God... this list is incredibly entry level.

>> No.1658474

Racine is the French Shakespeare.
Therefore it should be the first choice.
Then there is Malraux. All the rest is a bunch of no-names.

>> No.1658478

So much Peter Ackroyd! I haven't read any of the three books, but after Chatterton and Plato Papers I'd be excited as hell.

>> No.1658480

"Racine was primarily a tragedian, producing such 'examples of neoclassical perfection' as Phèdre, Andromaque, and Athalie, although he did write one comedy, Les Plaideurs, and a muted tragedy, Esther, for the young.

Racine's plays displayed his mastery of the dodecasyllabic alexandrine; his verse is renowned for elegance, purity, speed, and fury, and for what Robert Lowell described as a 'diamond-edge', and the 'glory of its hard, electric rage'.

Racine's works are widely considered to be untranslatable, although many eminent poets have attempted to do so, including Lowell, Ted Hughes, and Derek Mahon into English, and Schiller into German. Racine's dramaturgy is marked by his psychological insight, the prevailing passion of his characters, and the nakedness of both the plot and stage."

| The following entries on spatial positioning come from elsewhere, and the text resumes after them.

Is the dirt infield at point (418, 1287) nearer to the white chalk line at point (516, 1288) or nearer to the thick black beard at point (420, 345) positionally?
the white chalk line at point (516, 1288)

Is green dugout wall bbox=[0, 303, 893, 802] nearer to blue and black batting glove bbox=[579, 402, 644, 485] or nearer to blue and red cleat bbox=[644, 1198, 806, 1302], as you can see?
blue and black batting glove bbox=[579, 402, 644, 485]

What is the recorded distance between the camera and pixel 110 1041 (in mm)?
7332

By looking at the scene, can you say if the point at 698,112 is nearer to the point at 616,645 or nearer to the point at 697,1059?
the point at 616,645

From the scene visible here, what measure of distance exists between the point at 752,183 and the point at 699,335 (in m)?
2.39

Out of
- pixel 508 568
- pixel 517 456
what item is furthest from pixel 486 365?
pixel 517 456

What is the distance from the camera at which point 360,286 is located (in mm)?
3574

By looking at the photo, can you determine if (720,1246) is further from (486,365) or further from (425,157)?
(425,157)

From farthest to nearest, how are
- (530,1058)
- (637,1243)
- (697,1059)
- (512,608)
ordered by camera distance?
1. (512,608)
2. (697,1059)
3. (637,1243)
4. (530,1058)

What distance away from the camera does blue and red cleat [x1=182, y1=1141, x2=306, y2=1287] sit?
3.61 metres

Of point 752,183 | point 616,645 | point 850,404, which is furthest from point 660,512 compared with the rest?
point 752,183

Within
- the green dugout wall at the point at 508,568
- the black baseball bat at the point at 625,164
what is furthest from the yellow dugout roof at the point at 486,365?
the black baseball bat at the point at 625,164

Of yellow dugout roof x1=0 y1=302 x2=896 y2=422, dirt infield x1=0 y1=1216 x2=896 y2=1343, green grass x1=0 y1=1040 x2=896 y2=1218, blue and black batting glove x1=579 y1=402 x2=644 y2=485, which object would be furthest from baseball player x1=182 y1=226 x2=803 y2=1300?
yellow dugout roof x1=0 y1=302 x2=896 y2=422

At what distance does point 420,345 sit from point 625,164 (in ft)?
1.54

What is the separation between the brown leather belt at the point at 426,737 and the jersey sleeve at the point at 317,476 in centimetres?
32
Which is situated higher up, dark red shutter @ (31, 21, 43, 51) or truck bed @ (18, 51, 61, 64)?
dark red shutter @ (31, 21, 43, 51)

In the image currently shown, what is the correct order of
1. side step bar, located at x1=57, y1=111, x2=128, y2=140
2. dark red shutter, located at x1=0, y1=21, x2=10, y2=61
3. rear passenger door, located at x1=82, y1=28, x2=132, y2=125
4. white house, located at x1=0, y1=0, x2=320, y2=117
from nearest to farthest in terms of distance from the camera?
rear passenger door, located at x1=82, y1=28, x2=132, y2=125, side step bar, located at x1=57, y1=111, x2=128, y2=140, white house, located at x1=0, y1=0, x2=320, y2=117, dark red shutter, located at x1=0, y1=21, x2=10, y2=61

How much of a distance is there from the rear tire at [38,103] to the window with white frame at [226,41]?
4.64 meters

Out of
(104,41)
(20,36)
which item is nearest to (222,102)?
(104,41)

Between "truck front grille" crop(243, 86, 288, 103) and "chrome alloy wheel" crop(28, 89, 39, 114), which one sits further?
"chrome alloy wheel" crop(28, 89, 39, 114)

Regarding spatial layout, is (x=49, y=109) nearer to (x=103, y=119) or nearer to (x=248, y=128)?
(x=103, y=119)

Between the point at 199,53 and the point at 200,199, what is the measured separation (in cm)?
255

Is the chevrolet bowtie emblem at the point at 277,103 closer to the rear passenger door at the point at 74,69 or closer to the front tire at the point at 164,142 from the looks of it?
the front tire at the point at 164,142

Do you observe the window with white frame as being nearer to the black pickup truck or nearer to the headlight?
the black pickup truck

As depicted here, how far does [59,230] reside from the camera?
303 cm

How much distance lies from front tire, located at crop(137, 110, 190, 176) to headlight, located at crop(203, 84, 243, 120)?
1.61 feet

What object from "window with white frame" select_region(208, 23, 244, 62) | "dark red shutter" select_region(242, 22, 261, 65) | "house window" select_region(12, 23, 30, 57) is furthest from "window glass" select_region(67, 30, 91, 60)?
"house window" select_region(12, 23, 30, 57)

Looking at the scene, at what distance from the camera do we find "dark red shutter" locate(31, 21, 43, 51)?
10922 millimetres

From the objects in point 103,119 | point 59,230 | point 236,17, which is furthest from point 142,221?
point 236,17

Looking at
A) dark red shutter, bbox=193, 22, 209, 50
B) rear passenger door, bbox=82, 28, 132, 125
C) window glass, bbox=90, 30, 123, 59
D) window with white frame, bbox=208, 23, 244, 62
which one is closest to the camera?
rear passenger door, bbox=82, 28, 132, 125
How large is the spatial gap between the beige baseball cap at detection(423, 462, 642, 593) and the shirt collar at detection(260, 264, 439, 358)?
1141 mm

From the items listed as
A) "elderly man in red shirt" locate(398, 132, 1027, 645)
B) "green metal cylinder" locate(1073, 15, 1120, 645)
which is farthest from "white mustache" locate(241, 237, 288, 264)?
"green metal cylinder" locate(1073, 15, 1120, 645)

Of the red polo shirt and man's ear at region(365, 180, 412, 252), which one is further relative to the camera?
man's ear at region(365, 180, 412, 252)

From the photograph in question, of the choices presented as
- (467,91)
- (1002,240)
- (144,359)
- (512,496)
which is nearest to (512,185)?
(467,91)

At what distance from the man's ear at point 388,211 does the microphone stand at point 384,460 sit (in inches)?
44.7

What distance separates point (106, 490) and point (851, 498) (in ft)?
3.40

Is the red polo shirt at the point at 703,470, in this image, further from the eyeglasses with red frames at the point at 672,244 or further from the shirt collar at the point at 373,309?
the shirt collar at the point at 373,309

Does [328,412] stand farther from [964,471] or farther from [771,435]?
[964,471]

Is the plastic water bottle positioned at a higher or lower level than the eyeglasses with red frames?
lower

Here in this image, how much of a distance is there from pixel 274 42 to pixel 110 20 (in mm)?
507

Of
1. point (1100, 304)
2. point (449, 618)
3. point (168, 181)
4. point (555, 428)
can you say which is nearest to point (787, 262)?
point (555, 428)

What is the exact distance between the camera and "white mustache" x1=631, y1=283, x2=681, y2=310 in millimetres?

I've never seen a wikipedia article perform such fellatio on an author.

>> No.1658481

>>1658474
Mailer and Davies aren't even close to being no-names, at least not in their respective countries

>> No.1658484

>>1658481

On a global scale, they remain small compared to Racine. I hadn't heard of them to be honest.

>> No.1658485

>>1658484
If you're interested in 20th century American and Canadian fiction they're pretty significant

>> No.1658491

>>1658485

I wasn't aware Canada had any literature to begin with, to be honest. Therein lies the problem, methinks.

>> No.1658503

>>1658491
Robertson Davies is brought up here occasionally, but other than him, you've probably heard of Margaret Atwood (maybe not realizing she's Canadian tho)

>> No.1658507

>>1658503

I thought Atwood was American, yeah.